We have also applied the SWAMI surface wave inversion scheme to a data acquired from single source geophones buried several meters below the surface. Figure 12 show three receivers gathers form buried single sensor geophone data for three offset ranges. We have observed considerable lateral heterogeneities in the three receiver gathers, due to the presence of complex near surface geology. Therefore, the analyses was performed separately in the predefined windowed offset ranges (-300 to 0 m, 0 to 300, -300 to 300 m.) in order to compare the output results. Source locations to the right of the receiver sensor show much less ground roll generated than those to the left indicating stronger lateral heterogeneity. The computed dispersion curves for the corresponding offset ranges are shown in Figure 13.
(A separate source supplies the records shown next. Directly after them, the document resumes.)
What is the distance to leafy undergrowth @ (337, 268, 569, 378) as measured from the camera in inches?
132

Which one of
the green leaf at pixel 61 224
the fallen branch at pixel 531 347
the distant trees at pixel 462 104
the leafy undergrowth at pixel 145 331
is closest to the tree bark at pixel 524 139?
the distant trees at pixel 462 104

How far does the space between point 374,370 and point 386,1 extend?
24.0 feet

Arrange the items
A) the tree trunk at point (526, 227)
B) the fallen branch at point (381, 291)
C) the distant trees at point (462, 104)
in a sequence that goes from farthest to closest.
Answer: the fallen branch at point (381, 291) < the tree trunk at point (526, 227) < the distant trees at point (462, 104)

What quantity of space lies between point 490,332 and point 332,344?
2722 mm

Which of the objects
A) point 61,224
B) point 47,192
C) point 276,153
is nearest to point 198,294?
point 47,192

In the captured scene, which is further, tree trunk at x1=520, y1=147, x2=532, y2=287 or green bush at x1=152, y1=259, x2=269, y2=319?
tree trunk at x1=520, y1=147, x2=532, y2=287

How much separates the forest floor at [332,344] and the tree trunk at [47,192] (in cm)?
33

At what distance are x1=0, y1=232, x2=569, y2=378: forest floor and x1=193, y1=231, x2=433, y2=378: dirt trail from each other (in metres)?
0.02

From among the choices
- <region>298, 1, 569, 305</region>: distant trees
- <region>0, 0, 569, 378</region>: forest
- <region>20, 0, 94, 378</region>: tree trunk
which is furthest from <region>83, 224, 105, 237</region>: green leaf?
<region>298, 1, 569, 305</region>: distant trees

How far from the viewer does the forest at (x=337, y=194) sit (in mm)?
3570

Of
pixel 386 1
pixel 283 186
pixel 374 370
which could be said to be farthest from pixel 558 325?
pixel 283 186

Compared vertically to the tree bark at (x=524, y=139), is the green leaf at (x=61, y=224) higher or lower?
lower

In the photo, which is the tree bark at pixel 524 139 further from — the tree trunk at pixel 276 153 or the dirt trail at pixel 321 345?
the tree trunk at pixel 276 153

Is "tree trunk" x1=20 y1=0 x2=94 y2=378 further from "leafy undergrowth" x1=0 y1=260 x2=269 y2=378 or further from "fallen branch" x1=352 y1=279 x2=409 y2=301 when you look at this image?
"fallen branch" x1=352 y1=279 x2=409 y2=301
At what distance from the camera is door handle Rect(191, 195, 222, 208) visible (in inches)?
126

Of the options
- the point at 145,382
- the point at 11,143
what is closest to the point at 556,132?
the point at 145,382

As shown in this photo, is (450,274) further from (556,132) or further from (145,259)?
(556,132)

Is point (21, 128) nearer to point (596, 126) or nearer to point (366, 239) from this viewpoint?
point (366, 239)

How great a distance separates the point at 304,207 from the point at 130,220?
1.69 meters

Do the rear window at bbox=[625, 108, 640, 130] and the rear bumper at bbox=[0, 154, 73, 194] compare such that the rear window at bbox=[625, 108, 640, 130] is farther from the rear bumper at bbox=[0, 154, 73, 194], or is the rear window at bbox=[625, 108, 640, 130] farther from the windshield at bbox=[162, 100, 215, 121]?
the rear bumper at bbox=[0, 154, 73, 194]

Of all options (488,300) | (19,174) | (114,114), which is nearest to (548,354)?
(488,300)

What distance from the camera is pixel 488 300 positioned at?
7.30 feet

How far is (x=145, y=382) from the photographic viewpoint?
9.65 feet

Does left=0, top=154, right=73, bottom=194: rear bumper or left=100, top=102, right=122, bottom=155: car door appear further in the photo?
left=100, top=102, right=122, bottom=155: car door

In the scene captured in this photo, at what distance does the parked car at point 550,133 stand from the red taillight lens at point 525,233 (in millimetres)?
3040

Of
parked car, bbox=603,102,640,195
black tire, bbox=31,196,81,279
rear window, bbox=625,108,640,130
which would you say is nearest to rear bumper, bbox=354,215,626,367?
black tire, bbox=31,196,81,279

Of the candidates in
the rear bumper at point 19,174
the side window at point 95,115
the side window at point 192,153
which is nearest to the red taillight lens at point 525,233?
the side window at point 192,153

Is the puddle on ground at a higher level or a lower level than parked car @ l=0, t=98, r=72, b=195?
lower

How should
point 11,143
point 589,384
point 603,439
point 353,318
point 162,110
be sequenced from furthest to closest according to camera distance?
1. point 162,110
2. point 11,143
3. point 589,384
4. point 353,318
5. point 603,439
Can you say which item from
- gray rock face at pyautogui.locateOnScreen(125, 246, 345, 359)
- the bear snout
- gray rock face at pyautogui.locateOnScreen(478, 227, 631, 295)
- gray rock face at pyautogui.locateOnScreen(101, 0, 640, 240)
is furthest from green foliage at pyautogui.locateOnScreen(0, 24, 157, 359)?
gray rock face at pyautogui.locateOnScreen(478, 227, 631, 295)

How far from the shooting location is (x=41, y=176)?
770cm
The initial model parameters used are shown in Table 6. The inversion results are shown in Figure 14 for each offset range. The output results show that there are considerable differences in the computed shear wave velocities in each offset range, possibly as a result of complex near surface geology. The output model results for the offset range -300 to 0 m. and -300 to 300 m. look quite similar and even though we try to impose velocity inversion on the initial model parameter. There was no indication of velocity inversion from the computed shear wave velocities. On the other hand, the computed shear wave velocities from the offset 0 to 300 m. are quite different from the other two offset ranges shown in Figure 13. This clearly demonstrates the presence of lateral heterogeneity as well as the presence of an anomaly or inversion roughly below the 39 m depth interval or the fourth layer. The inversion validation results are shown in Figure 15. As can be seen from Figure 15, there are excellent matches between the computed and picked dispersion curves.
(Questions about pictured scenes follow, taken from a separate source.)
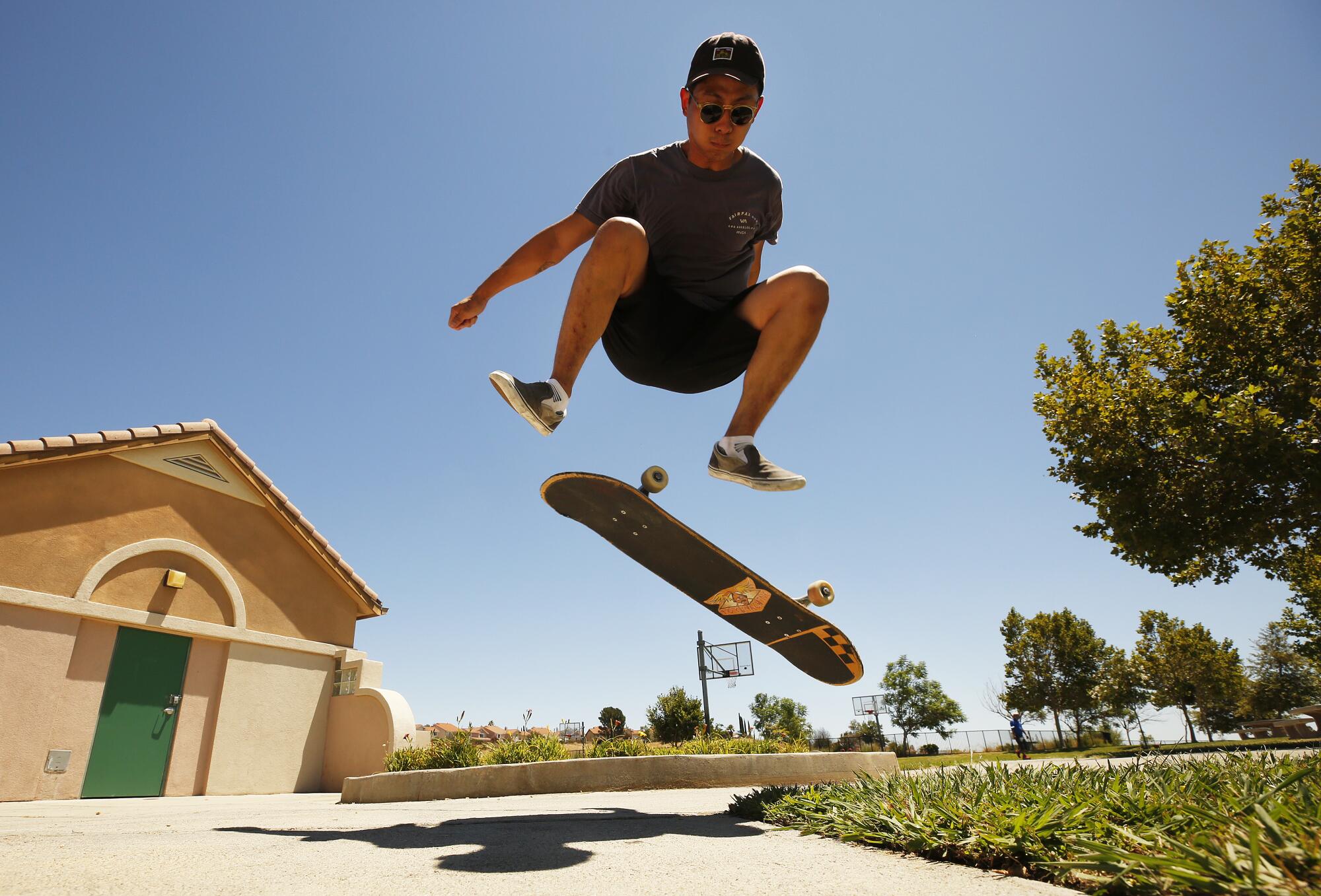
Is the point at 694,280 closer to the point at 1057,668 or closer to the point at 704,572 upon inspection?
the point at 704,572

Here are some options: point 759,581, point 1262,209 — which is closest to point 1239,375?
point 1262,209

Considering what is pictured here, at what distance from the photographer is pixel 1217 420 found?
472 inches

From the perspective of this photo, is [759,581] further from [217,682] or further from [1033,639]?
[1033,639]

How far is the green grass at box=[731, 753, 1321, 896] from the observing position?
143 centimetres

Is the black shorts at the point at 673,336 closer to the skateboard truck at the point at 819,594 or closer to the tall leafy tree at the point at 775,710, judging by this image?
the skateboard truck at the point at 819,594

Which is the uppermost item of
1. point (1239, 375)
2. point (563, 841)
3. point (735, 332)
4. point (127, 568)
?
point (1239, 375)

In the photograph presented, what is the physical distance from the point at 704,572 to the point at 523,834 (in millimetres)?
1865

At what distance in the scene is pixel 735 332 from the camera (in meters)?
3.72

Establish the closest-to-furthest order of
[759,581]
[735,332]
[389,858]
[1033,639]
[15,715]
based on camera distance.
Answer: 1. [389,858]
2. [735,332]
3. [759,581]
4. [15,715]
5. [1033,639]

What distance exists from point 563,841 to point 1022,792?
193 centimetres

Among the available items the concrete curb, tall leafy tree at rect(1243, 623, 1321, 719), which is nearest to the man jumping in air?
the concrete curb

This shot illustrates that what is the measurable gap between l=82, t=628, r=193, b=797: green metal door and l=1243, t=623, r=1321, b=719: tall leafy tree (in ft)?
174

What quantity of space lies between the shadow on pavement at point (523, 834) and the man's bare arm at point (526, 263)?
2.53 meters

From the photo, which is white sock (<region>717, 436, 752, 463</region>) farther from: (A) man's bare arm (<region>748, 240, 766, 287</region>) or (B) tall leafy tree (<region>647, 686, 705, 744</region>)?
(B) tall leafy tree (<region>647, 686, 705, 744</region>)
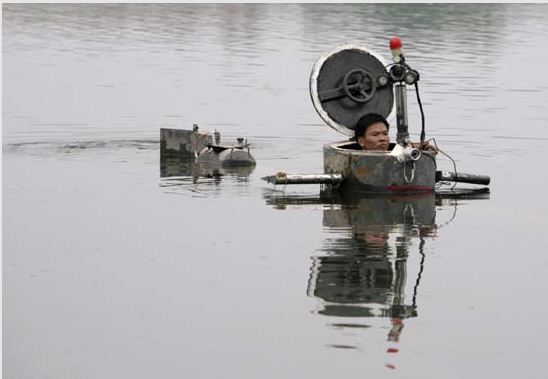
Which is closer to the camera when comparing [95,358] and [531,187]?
[95,358]

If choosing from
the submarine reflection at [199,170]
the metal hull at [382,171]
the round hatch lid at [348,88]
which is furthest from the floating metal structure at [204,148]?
the metal hull at [382,171]

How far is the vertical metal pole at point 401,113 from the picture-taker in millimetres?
23969

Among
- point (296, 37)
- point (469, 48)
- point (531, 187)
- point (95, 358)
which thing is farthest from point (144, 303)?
point (296, 37)

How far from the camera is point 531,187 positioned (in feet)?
84.1

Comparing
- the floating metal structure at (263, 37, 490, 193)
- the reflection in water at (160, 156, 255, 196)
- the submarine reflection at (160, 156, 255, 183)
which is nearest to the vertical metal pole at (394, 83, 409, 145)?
the floating metal structure at (263, 37, 490, 193)

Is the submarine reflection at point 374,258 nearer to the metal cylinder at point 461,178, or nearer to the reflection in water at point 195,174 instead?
the metal cylinder at point 461,178

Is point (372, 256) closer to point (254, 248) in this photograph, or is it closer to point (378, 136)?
point (254, 248)

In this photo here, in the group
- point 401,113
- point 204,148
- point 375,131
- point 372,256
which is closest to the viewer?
point 372,256

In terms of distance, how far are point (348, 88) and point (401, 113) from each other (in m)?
1.54

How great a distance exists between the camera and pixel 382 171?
23922 millimetres

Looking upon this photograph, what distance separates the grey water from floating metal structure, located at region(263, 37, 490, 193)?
397 mm

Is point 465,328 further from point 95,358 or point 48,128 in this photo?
point 48,128

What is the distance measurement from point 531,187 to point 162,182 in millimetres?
5789

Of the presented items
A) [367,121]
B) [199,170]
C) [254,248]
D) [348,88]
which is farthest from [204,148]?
[254,248]
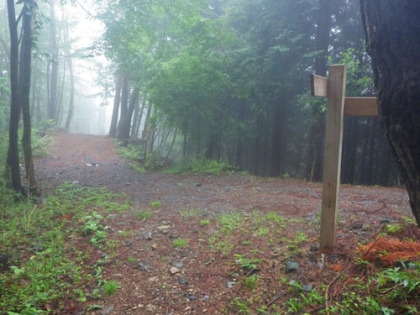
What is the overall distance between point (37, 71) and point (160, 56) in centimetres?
1198

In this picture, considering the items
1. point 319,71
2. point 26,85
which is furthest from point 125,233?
point 319,71

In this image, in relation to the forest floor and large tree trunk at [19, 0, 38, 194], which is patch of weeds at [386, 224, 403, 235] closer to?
the forest floor

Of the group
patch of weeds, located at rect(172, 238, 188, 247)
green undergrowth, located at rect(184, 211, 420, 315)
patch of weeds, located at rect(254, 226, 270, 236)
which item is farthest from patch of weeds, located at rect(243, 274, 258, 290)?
patch of weeds, located at rect(172, 238, 188, 247)

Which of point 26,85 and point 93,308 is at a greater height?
point 26,85

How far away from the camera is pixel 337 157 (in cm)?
314

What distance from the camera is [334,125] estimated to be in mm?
3148

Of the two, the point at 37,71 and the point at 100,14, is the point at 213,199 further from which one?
the point at 37,71

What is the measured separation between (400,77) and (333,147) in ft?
5.46

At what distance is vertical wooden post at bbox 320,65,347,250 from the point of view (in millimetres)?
3117

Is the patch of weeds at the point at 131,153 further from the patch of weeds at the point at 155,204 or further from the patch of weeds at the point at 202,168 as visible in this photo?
the patch of weeds at the point at 155,204

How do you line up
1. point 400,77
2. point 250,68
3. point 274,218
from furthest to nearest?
point 250,68 → point 274,218 → point 400,77

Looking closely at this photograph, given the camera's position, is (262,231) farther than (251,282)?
Yes

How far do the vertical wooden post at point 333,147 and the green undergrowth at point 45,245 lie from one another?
109 inches

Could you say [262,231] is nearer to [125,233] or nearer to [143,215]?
[125,233]
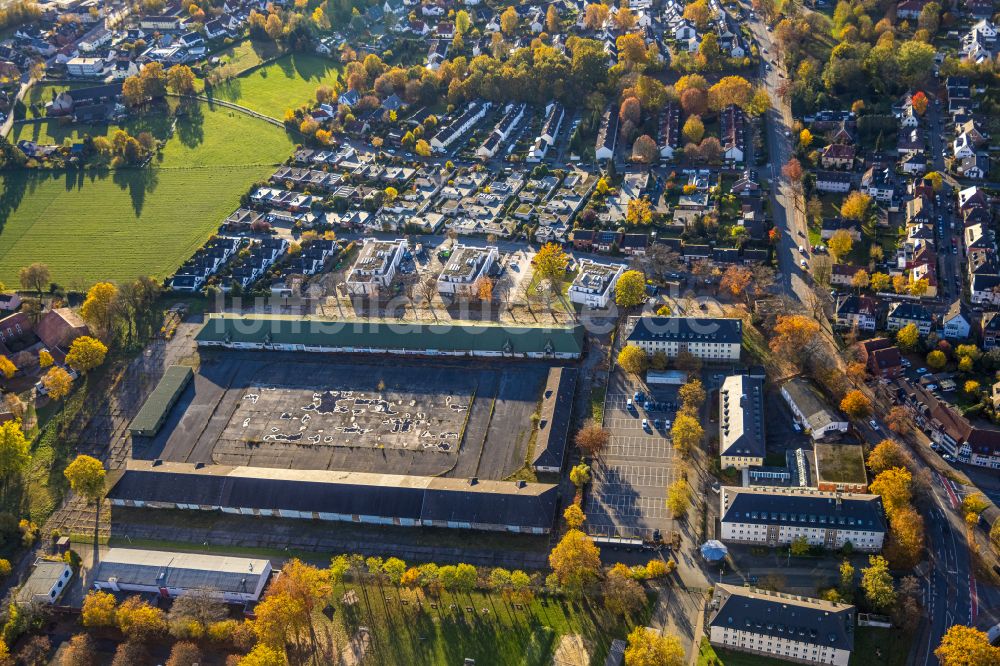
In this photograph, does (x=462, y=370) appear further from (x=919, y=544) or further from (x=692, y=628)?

We have successfully used surface waves acquired from land surface single sensor geophones as well as buried geophones to characterize the near surface shear wave velocity model. The use of single sensor geophones, along with dense surface coverage, allowed us to acquire surface data, which are un-aliased as well as low frequency content. Using synthetic data, we evaluated two inversion techniques, namely genetic algorithms and model-based (SWAMI) method, we demonstrated the SWAMI scheme produced better results in the presence of velocity inversions. This is critical as in the desert environment the near surface is complex and the velocity variations are quite significant. Single sensor shot or receiver gathers were used to generate dispersion curves with sufficient coherence for picking. The dispersion curves were subsequently inverted using the SWAMI inversion scheme to derive shear wave velocities characterizing the complex near surface.